キャラクターの性格付けが魅力的である上に、CGIをふんだんに使いながらも、観客を熱狂させるのはあくまでゲームのスピード感、スリル感が蘇るような目まぐるしいアクション。これに加えて、ゲームシリーズから発展させたキーアイテムの「時間の砂」の存在など、原案の魅力を上手に借りてきつつ、娯楽作品として今、求められる要素を手堅く演出したマイク・ニューウェルの手腕は冴え渡っていて、間違いなくこの数年のディズニー制ライヴ・アクションエンタテインメントでは最高にバランスの取れた作品になっている。

しかし、主演の知名度がいまひとつのせいか、ロードショー時のプロモーションがいまひとつパッとしてなくて、こんなにも良作なのに、金曜初日のレイトショーで客席がまばらなのが、凄く気になった。
相手を選ばないテンション高めのデート・ムービーとしてもオススメの「プリンス・オブ・ペルシャ」。

今度の6月1日、「映画の日」に何か1本、気分転換にテンションが上がる映画を薦めるとしたら、俺は迷わずこれを薦める。
「プリンス・オブ・ペルシャ」...これを見逃すのは勿体無い。





2010年5月16日日曜日

グリーンゾーン/NARIZO映画レビュー

2003年、英米連合軍によって陥落したイラクの首都バグダッド。
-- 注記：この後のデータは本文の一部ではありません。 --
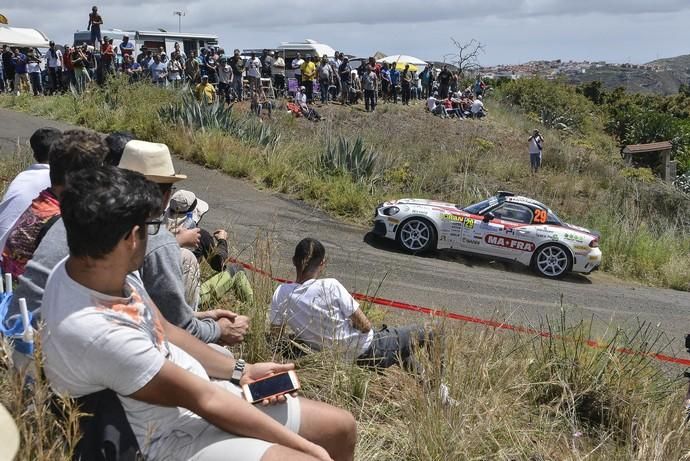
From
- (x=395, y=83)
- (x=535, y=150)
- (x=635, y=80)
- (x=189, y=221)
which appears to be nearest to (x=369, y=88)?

ロイ・ミラー上級准尉(マット・デイモン)は、イラク政府が隠した大量破壊兵器を発見するという任務に就いていたが、一向に兵器を発見できず、情報の正確性に疑問を抱いていた。
やがて実態のない情報提供者の存在や、戦争突入の前に行われたアメリカ政府高官とイラク軍上層部との間の不透明な会合の存在が明らかになる。果たして、この戦争の裏には何があるのか...。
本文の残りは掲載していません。